Truth be told, that sounds like nonsense to most of Red Sox Nation who argue that Boston is better this October – their lineup includes a healthy Lowell and a catcher who can hit, and Josh Beckett’s even-year/odd-year issues align in his favor – while the Angels haven’t improved much autumn-over-autumn. This is no slam on Kendry Morales, but he can’t fill Mark Teixeira’s void. Sox-killing Scott Kazmir may be a slight plus over Jon Garland, but Bobby Abreu is a break-even for Garret Anderson and Brian Fuentes is no K-Rod. The Angels’ lineup has aged while their bullpen is unseasoned.

Then, too, there’s that 12-of-the-last-13 thing. Hey, if the Angels managed only one win last postseason after beating the Sox eight times during the regular season, what shot do they have this year?

But here’s the thing: when you punch an opponent in the mouth enough times, he’s eventually going to punch you back.

Boston may have punched the Angels in the mouth one time too many after that mid-September series at Fenway Park in which they took two of three. The crowning moment was their grand theft of the middle game when, trailing 8-7 with two outs in the ninth, pinch-hitter Nick Green drew a bases-loaded walk on strike three and Juan Rivera lost all heart on Alex Gonzalez’s short fly to left that dropped in for the game-winner.

Something slapped the Angels in the face that night, the kind of slap your wife gives you when you’re sleeping off a hangover after making a fool of yourself the night before and she has to get you up because it’s a work day and – well – you’re down to your last strike with the boss as it is . . . I’m just saying.

Anyway, there’s something else bothersome about this Angels series. The Red Sox haven’t acted like they believe they can beat the Yankees. The fans see it, but it’s the elephant in every living room across New England. We have a pact to never mention the late September sweep in Yankee Stadium without an obligatory reference to it being meaningless.

Granted, salvaging a series split after getting off to an eight-game head-start has proven meaningless, seeing that a divisional tie-breaker wound up as useful as a team of canvassers in an Iranian presidential election. However, this series originally represented the difference between a two-game deficit and mathematical elimination, one in which Boston manager Tito Francona slotted 22 regulars into his three starting lineup cards (the Yankees used 24). The Sox went into Yankee Stadium winners of 12 of their last 15, yet the Yankees determined to dial up a sweep and clinch the division at their expense, and Boston obliged.
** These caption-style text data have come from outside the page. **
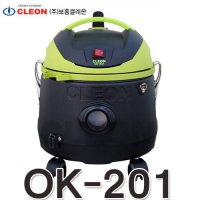 [Boheung Cleon] Medicare Fun k / CLEON OK-201 20 리터 Combine dry and wet vacuum cleaner / strong suction blower features 3-stage filtration / home office businesses a semi-permanent multi-purpose cleaner can be washed with water filter / professional manufacturer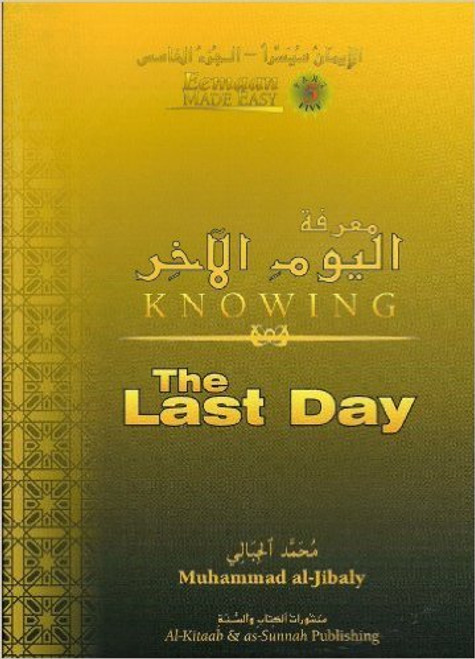 Knowing The Last Day (Eemaan Series / Book 5) -Muhammad al-Jibaly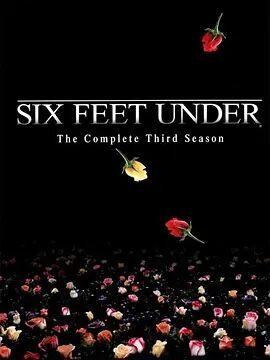 六尺之下第三季
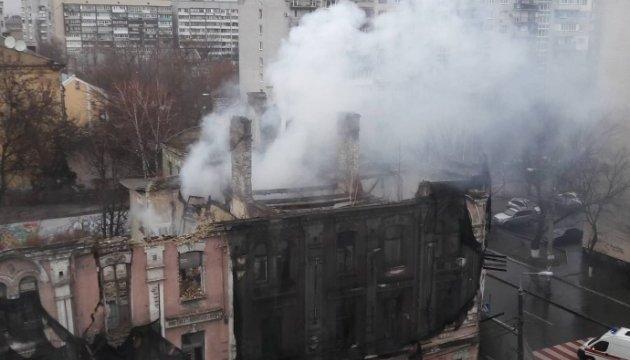 У Києві знову горить пам'ятка архітектури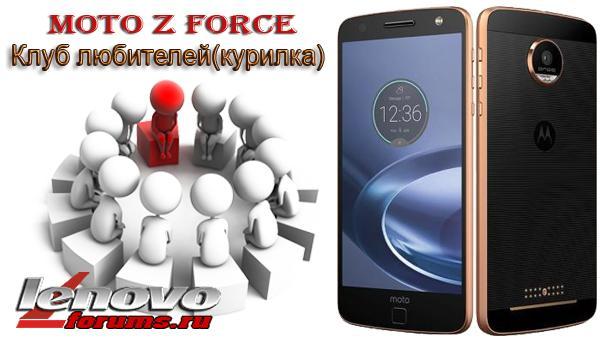 Moto Z Force.jpg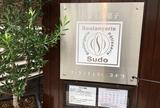 Boulangerie Sudo(ブランジェリー・スドウ )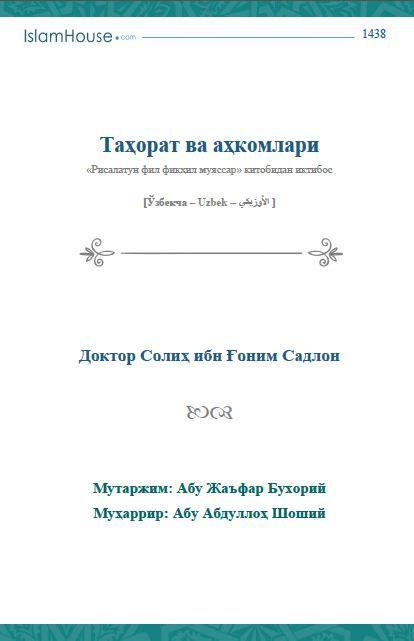 Таҳорат ва аҳкомлари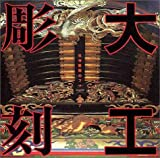 大工彫刻―社寺装飾のフォークロア (INAX BOOKLET)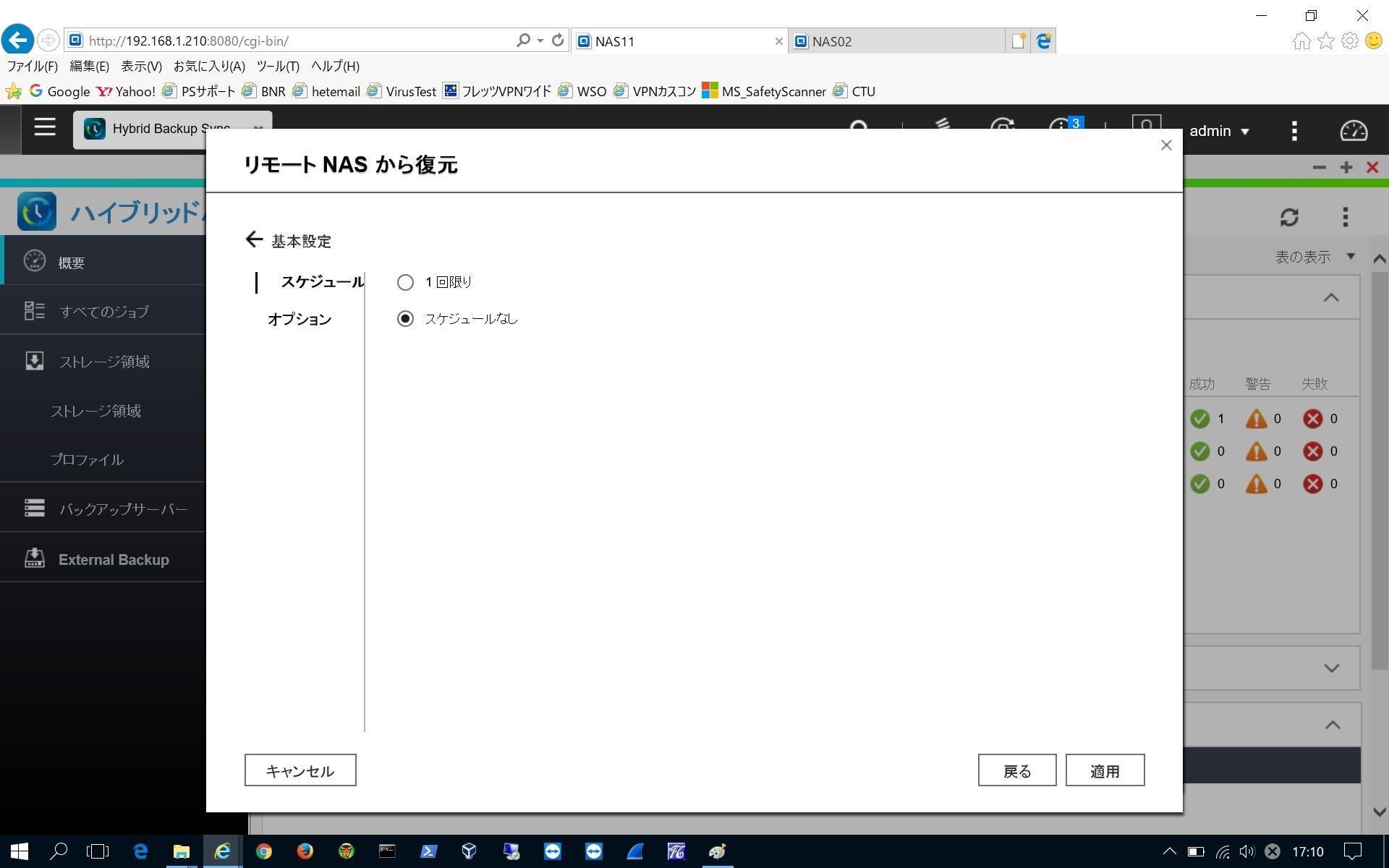 005 QNAP-NAS_restore1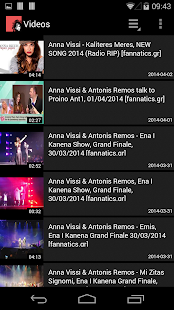 Fannatics Live- screenshot thumbnail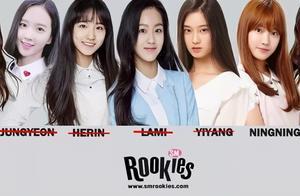 曾经元五的妹妹们只剩一个了,你还期待SM公司的新女团吗?
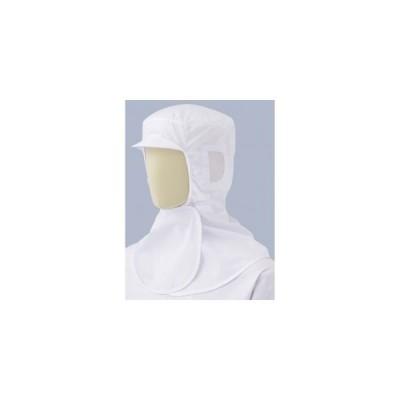 ミドリ安全ミドリ安全 作業用 フード SH07W フリー ホワイト 1点 3189101420(直送品)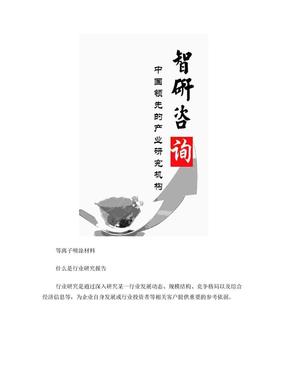 2017-2023年中国等离子喷涂材料市场前景研究与投资前景评估报告(目录).doc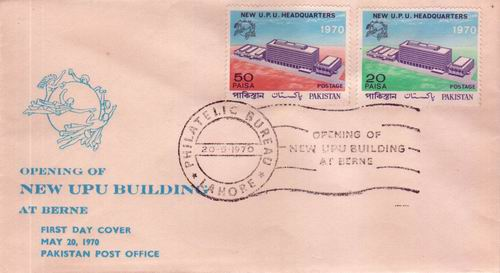 Pakistan Fdc 1970 New U.P.U Headquarter's At Berne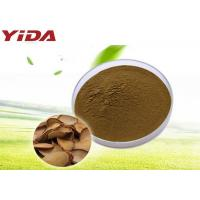 Buy cheap Rhubarb extract Best selling natural rhubarb extract powder Dark brown powder from wholesalers
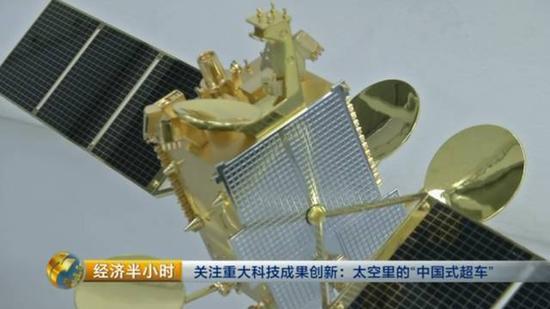 除了这种便携式卫星宽带通信系统,张阁带领的团队,还在研制用于高铁列车、远洋船舶上的卫星宽带通信系统。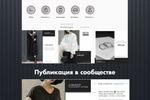 Одежда от молодых дизайнеров / Instagram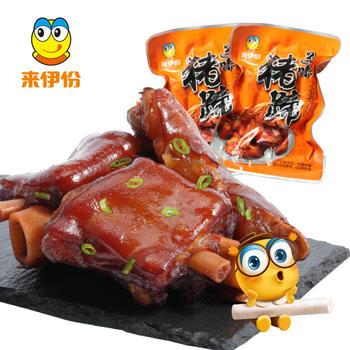 【来伊份】美味猪蹄260g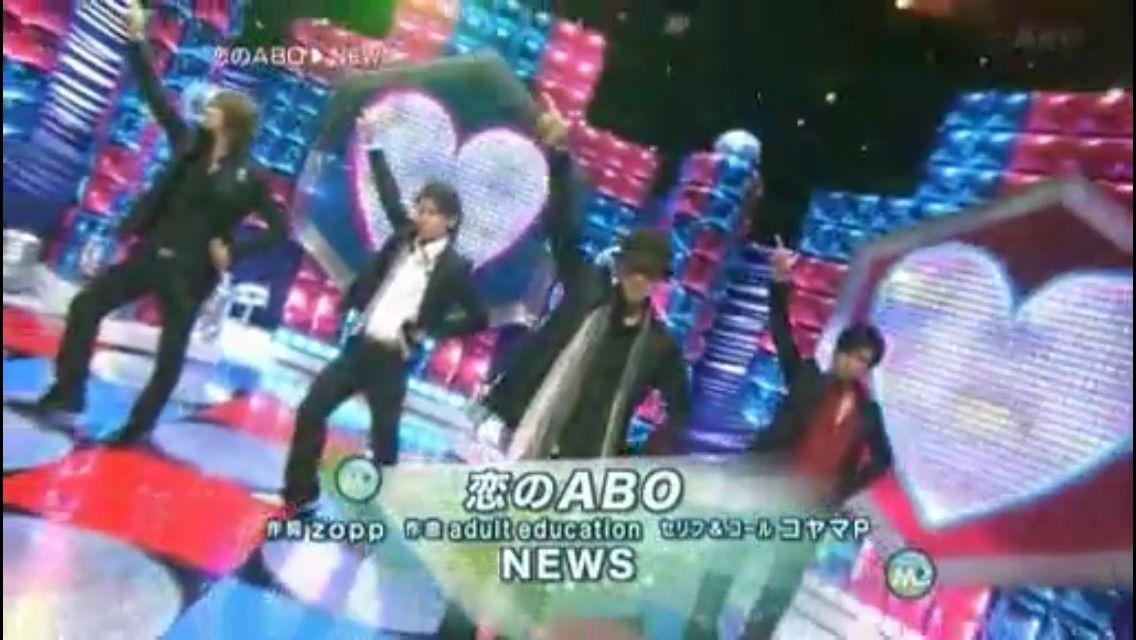 恋のABO music station : 錦戸く...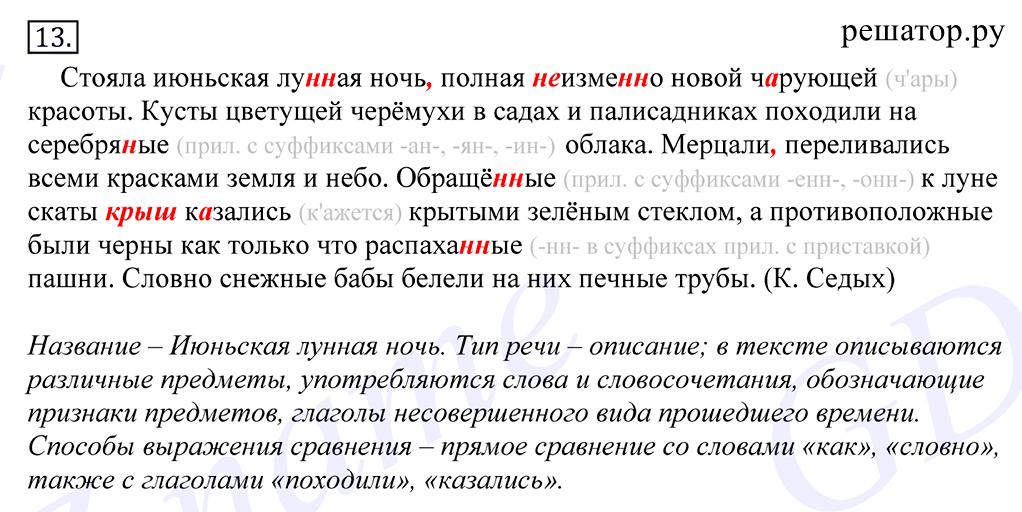 Упражнение из учебника грекова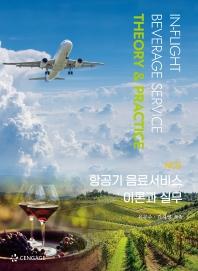 NCS 항공기 음료서비스 이론과 실무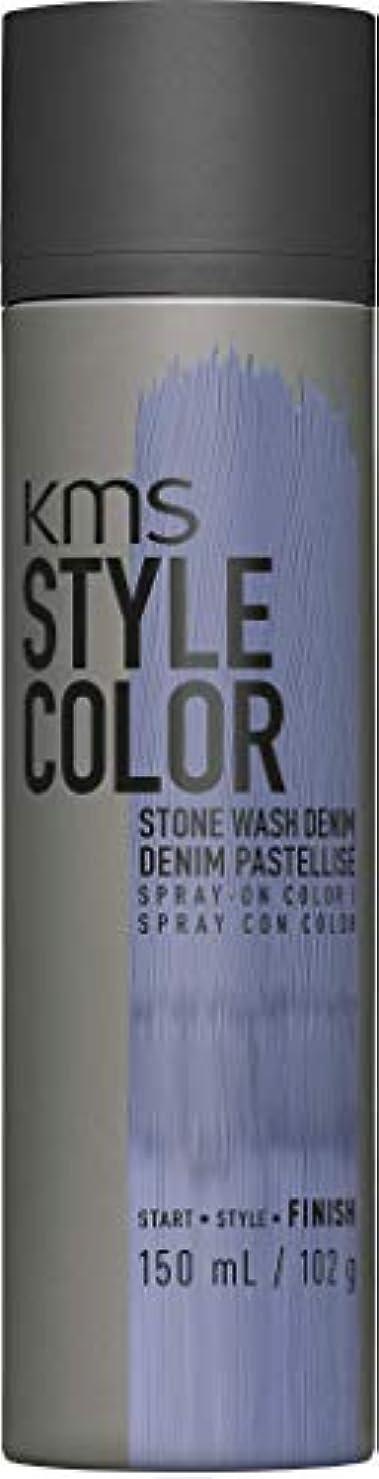 メンタルピービッシュ雰囲気KMS スタイルカラースプレーで色のストーンウォッシュデニム3.8オンス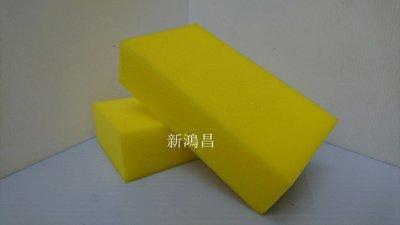 【新鴻昌】黃色汽車海綿 洗車海綿 打蠟海綿 (單入)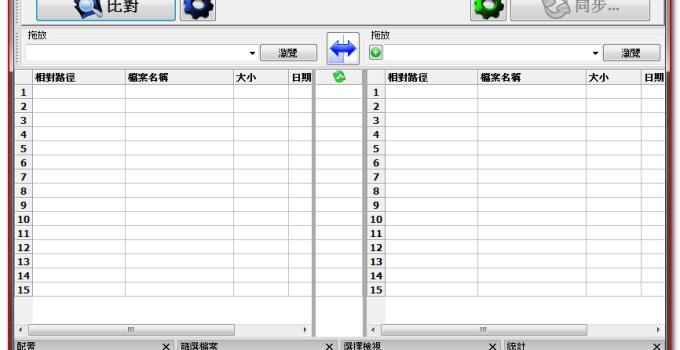 檔案同步備份軟體 FreeFilesync 免安裝版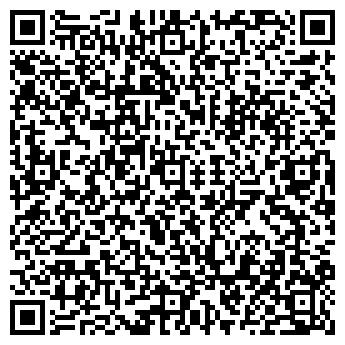 QR-код с контактной информацией организации Укртракпартс, ООО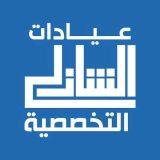 مركز عيادات الشاذلي اسنان في الجيزة امبابة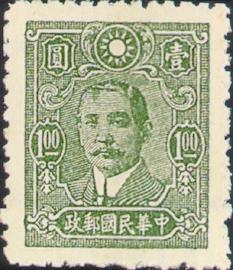 (D42.2)Definitive 042 Dr. Sun Yat-sen Issue, 2nd Pai Cheng Print (1944)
For now, the Red Sox must keep New York out of mind and stay focused on an Angels squad hell-bent on retaliation. That job will fall on Francona, and it may be the most important he’ll shoulder this autumn. It’s also the one he does best. If Boston can make it that far, another classic showdown for the much-coveted American League pennant could loom. My only advice would be to avoid spotting the Yankees the first three games this year.